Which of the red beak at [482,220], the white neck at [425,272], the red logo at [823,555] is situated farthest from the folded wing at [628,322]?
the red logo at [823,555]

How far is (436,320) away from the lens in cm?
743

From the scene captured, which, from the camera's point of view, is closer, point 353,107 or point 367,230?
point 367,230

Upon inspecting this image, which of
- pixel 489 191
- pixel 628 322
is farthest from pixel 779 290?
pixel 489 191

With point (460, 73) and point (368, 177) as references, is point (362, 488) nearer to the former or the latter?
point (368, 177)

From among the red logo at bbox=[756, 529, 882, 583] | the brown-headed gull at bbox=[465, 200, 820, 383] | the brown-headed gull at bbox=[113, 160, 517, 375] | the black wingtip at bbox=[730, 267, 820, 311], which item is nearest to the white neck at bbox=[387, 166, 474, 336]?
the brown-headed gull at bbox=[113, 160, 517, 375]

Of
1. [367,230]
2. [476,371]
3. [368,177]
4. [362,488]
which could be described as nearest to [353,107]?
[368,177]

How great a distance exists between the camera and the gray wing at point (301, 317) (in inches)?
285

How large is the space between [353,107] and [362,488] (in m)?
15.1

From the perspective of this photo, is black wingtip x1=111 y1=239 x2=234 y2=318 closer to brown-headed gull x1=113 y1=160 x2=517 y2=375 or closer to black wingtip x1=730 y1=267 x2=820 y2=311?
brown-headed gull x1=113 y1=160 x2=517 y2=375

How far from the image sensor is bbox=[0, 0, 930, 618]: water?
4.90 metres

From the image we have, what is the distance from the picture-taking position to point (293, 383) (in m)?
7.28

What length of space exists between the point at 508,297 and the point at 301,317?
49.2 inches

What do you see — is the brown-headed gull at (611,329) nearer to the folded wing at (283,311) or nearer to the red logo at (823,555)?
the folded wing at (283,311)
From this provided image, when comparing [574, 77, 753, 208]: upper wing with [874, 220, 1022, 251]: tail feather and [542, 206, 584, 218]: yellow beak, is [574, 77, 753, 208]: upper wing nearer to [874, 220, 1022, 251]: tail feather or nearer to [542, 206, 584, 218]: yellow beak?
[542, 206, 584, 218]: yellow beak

Written task: Can you render the lines above as a JSON list of strings, with one string per line and the blank lines left out?

The solution:
[
  "Which of the red beak at [482,220], the white neck at [425,272], the red logo at [823,555] is situated farthest from the folded wing at [628,322]?",
  "the red logo at [823,555]",
  "How far is (436,320) away from the lens in cm?",
  "743",
  "From the scene captured, which, from the camera's point of view, is closer, point 353,107 or point 367,230?",
  "point 367,230",
  "Upon inspecting this image, which of",
  "- pixel 489 191",
  "- pixel 628 322",
  "is farthest from pixel 779 290?",
  "pixel 489 191",
  "With point (460, 73) and point (368, 177) as references, is point (362, 488) nearer to the former or the latter?",
  "point (368, 177)",
  "From among the red logo at bbox=[756, 529, 882, 583] | the brown-headed gull at bbox=[465, 200, 820, 383] | the brown-headed gull at bbox=[113, 160, 517, 375] | the black wingtip at bbox=[730, 267, 820, 311], which item is nearest to the white neck at bbox=[387, 166, 474, 336]?",
  "the brown-headed gull at bbox=[113, 160, 517, 375]",
  "Of",
  "1. [367,230]",
  "2. [476,371]",
  "3. [368,177]",
  "4. [362,488]",
  "which could be described as nearest to [353,107]?",
  "[368,177]",
  "How great a distance exists between the camera and the gray wing at point (301, 317) (in inches)?",
  "285",
  "How large is the space between [353,107] and [362,488] (in m)?",
  "15.1",
  "From the perspective of this photo, is black wingtip x1=111 y1=239 x2=234 y2=318 closer to brown-headed gull x1=113 y1=160 x2=517 y2=375 or closer to black wingtip x1=730 y1=267 x2=820 y2=311?",
  "brown-headed gull x1=113 y1=160 x2=517 y2=375",
  "How far from the image sensor is bbox=[0, 0, 930, 618]: water?",
  "4.90 metres",
  "From the image we have, what is the distance from the picture-taking position to point (293, 383) (in m)?",
  "7.28",
  "What length of space exists between the point at 508,297 and the point at 301,317?",
  "49.2 inches",
  "What do you see — is the brown-headed gull at (611,329) nearer to the folded wing at (283,311) or nearer to the red logo at (823,555)?",
  "the folded wing at (283,311)",
  "From this provided image, when comparing [574, 77, 753, 208]: upper wing with [874, 220, 1022, 251]: tail feather and [542, 206, 584, 218]: yellow beak, is [574, 77, 753, 208]: upper wing nearer to [874, 220, 1022, 251]: tail feather or nearer to [542, 206, 584, 218]: yellow beak?",
  "[542, 206, 584, 218]: yellow beak"
]